Introduction to PyTorch Loss Functions and Machine Learning

Introduction

PyTorch is an open-source deep learning framework used in artificial intelligence that’s known for its flexibility, ease-of-use, training loops, and fast learning rate. This is enabled in part by its compatibility with the popular Python high-level programming language favored by machine learning developers, data scientists, deep learning practitioners, and people who train by epoch.

PyTorch is a fully featured artificial intelligence framework for building deep learning models, which is a type of machine learning that’s commonly used in applications like image recognition and language processing. Pytorch also uses automatic differentiation. Written in Python, it’s relatively easy for most machine learning developers to learn and use. PyTorch is distinctive for its excellent support for GPU s and its use of reverse-mode auto-differentiation, which enables computation graphs to be modified on the fly.
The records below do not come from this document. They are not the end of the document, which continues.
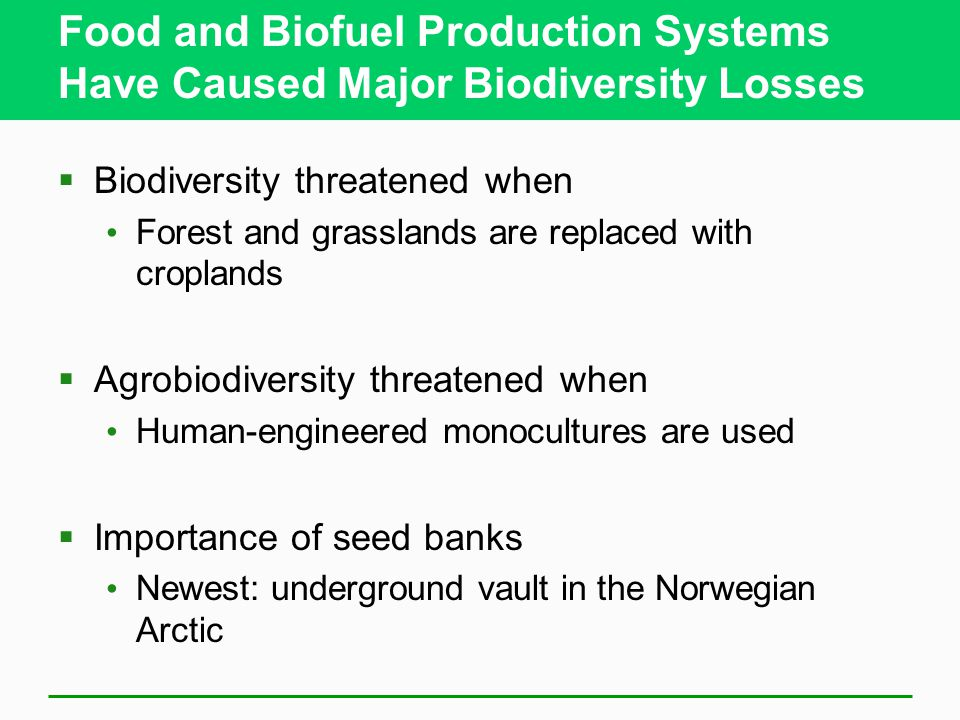 Food and Biofuel Production Systems Have Caused Major Biodiversity Losses  Biodiversity threatened when Forest and grasslands are replaced with croplands  Agrobiodiversity threatened when Human-engineered monocultures are used  Importance of seed banks Newest: underground vault in the Norwegian Arctic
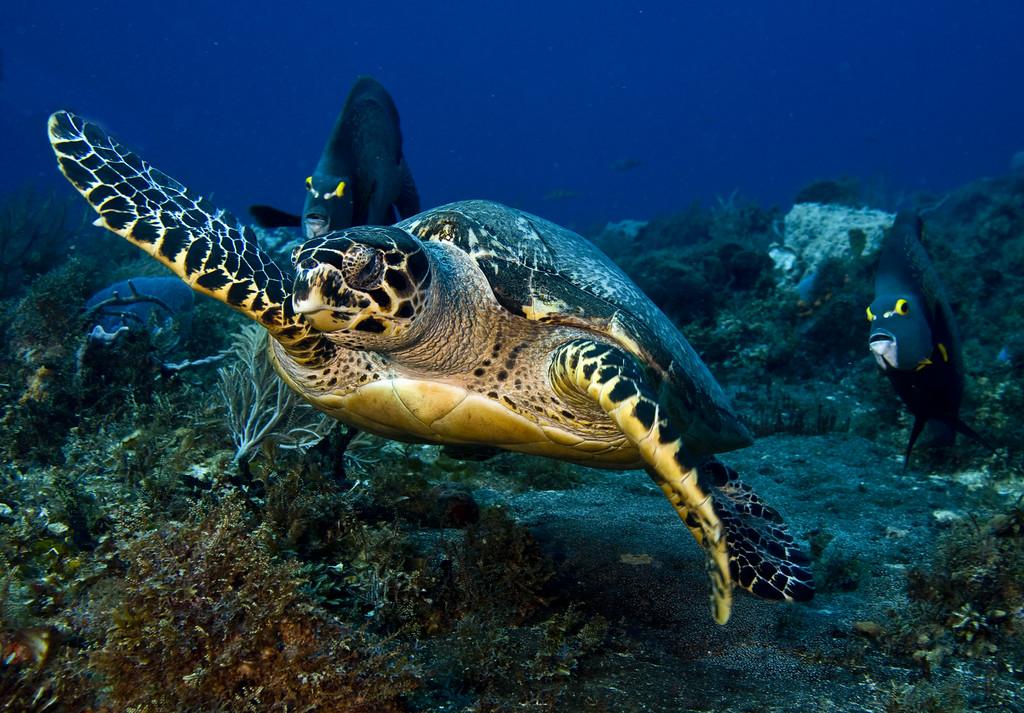 29-turtle - hawksbill 2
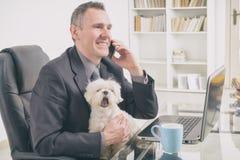 Travail avec le chien à la maison photographie stock libre de droits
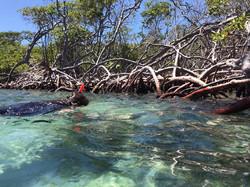 Snorkeling at Guiligan's Island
This makes it a popular choice for fast experimentation and prototyping. PyTorch is the work of developers at Facebook AI Research and several other labs. The framework combines the efficient and flexible GPU-accelerated back end libraries from Torch with an intuitive Python front end that focuses on rapid prototyping, readable code, and support for the widest possible variety of deep learning models.

PyTorch lets developers use the familiar imperative programming approach, but still output to graphs. It was released to open source in 2017, and its Python roots have made it a favorite with machine learning developers. Now that we have general understanding of what PyTorch is and what it’s used for, let’s look at PyTorch common loss functions in particular.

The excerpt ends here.